Opened 11 years ago

Closed 11 years ago

Last modified 11 years ago

#1729 closed defect (fixed)

Timer-related problem in Atlas (timer apparently not monotonic as spec'd)

Reported by: B. Guns Owned by: ben
Priority: Should Have Milestone: Alpha 12
Component: Atlas editor Keywords: timer
Cc: Jan Wassenberg Patch:

Description

This happened to me in the latest revision but I experienced it as well about a week ago.

Attachments (2)

crashlog.txt (19.0 KB ) - added by B. Guns 11 years ago.
system_info.txt (12.5 KB ) - added by B. Guns 11 years ago.

Download all attachments as: .zip

Change History (29)

by B. Guns, 11 years ago

Attachment: crashlog.txt added

by B. Guns, 11 years ago

Attachment: system_info.txt added

comment:1 by Erik Johansson, 11 years ago

Milestone: BacklogAlpha 12
Priority: Should HaveRelease Blocker

in reply to:  description comment:2 by B. Guns, 11 years ago

Replying to plumo:

This happened to me in the latest revision but I experienced it as well about a week ago.

After I click 'surpress' twice I'm able to use the Atlas Editor though.
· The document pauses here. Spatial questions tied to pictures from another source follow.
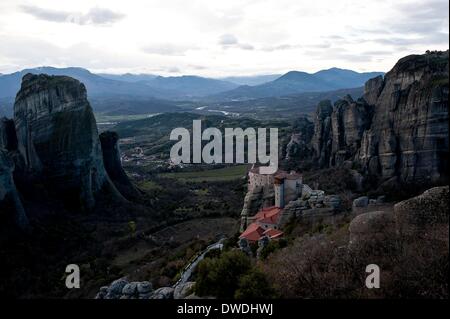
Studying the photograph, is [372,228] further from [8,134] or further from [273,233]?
[8,134]

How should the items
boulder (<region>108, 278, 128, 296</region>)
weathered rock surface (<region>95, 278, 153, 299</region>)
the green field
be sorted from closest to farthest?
weathered rock surface (<region>95, 278, 153, 299</region>), boulder (<region>108, 278, 128, 296</region>), the green field

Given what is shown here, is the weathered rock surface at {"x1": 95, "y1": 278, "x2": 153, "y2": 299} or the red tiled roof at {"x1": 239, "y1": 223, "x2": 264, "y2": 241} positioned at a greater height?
the red tiled roof at {"x1": 239, "y1": 223, "x2": 264, "y2": 241}

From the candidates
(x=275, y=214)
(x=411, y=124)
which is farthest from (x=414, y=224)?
(x=411, y=124)

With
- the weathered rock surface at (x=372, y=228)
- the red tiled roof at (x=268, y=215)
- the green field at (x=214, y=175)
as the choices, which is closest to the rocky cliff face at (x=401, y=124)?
the red tiled roof at (x=268, y=215)

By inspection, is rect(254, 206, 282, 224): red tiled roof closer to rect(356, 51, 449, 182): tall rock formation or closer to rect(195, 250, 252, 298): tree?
rect(195, 250, 252, 298): tree

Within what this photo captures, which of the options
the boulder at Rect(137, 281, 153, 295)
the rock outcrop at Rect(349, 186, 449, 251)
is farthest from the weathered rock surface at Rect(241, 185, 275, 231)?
the rock outcrop at Rect(349, 186, 449, 251)

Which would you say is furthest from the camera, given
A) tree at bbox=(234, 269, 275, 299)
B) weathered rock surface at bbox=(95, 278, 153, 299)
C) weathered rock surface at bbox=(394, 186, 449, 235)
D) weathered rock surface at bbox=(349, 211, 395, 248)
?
weathered rock surface at bbox=(95, 278, 153, 299)
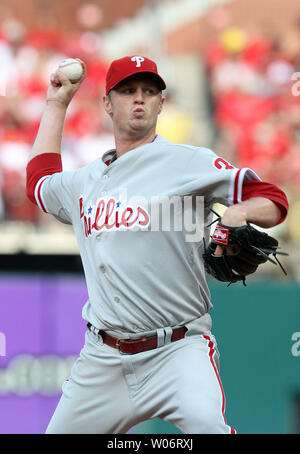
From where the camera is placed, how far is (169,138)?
7262mm

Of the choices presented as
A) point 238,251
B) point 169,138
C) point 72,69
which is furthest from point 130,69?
point 169,138

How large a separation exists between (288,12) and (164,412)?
6575 millimetres

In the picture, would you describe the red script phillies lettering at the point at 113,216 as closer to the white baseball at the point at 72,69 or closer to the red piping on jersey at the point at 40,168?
the red piping on jersey at the point at 40,168

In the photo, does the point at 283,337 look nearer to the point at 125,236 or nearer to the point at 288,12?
the point at 125,236

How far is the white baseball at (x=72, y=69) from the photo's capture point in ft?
10.6

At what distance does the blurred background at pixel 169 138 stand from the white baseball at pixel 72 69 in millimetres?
2102

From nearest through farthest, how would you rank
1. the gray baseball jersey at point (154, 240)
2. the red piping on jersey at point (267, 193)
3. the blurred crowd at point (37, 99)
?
the red piping on jersey at point (267, 193) < the gray baseball jersey at point (154, 240) < the blurred crowd at point (37, 99)

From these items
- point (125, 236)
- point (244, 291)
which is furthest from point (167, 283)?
point (244, 291)

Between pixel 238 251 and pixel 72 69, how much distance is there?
1.20 meters

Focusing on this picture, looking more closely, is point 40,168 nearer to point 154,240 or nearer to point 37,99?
point 154,240

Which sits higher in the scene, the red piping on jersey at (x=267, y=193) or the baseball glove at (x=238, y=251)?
the red piping on jersey at (x=267, y=193)

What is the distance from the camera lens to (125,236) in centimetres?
272

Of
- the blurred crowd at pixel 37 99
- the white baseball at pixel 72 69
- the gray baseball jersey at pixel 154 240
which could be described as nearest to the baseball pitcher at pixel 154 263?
the gray baseball jersey at pixel 154 240
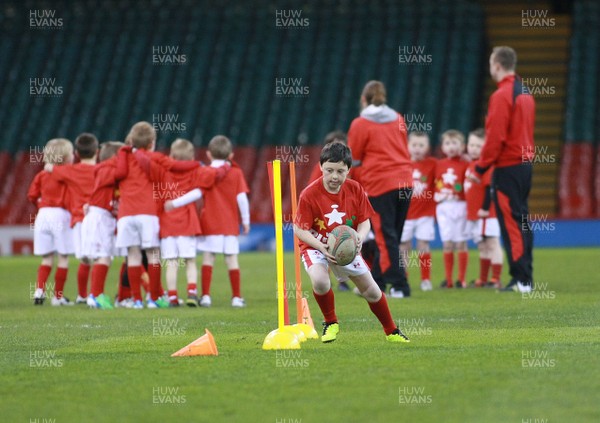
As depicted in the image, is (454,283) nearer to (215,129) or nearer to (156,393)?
(156,393)

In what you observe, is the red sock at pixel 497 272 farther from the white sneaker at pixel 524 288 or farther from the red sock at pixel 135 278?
the red sock at pixel 135 278

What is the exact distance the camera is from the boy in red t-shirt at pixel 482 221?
53.3 feet

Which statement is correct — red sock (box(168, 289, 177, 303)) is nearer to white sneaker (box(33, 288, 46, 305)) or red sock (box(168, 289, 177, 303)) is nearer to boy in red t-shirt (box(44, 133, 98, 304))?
boy in red t-shirt (box(44, 133, 98, 304))

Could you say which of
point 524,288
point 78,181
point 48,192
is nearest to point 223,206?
point 78,181

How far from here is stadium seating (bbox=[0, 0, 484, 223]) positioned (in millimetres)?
32656

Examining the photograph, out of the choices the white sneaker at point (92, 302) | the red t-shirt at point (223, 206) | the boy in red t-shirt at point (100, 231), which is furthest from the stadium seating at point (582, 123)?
the white sneaker at point (92, 302)

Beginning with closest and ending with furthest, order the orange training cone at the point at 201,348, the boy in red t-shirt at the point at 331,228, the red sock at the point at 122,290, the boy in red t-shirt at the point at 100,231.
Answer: the orange training cone at the point at 201,348 < the boy in red t-shirt at the point at 331,228 < the boy in red t-shirt at the point at 100,231 < the red sock at the point at 122,290

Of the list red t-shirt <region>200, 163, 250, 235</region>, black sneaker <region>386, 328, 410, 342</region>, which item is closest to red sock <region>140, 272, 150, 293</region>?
red t-shirt <region>200, 163, 250, 235</region>

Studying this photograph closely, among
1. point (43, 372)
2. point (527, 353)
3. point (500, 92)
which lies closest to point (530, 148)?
point (500, 92)

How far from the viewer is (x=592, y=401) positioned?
652cm

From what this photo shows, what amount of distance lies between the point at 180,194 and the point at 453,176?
14.7 ft

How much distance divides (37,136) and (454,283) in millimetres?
19157

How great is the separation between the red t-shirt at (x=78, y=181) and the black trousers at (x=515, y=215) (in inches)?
194

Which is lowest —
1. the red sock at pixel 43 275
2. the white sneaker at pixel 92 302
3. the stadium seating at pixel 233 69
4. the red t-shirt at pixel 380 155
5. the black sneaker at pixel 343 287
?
the black sneaker at pixel 343 287
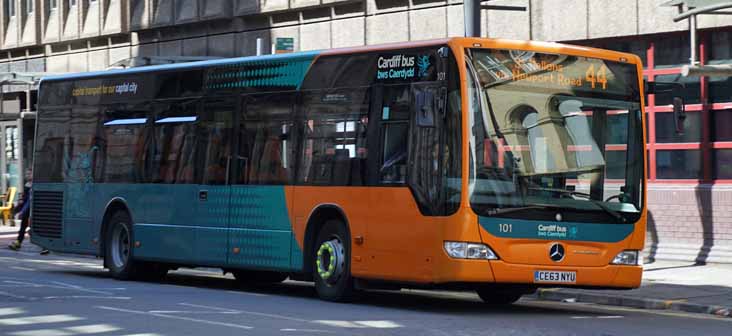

So I'm not sure that it is a proper CTD-crash...

comment:3 by historic_bruno, 11 years ago

Are you running Atlas through the main menu by chance?

When I do that, I don't get a visible error message, but I do get an assertion failure sometimes:

GameLoop.cpp(149): Assertion failed: "realFrameLength >= 0.0f"

Atlas fails to load, but the error window is never shown due to some other error. I wonder if the crashlog you have there is only the secondary error, not the original one.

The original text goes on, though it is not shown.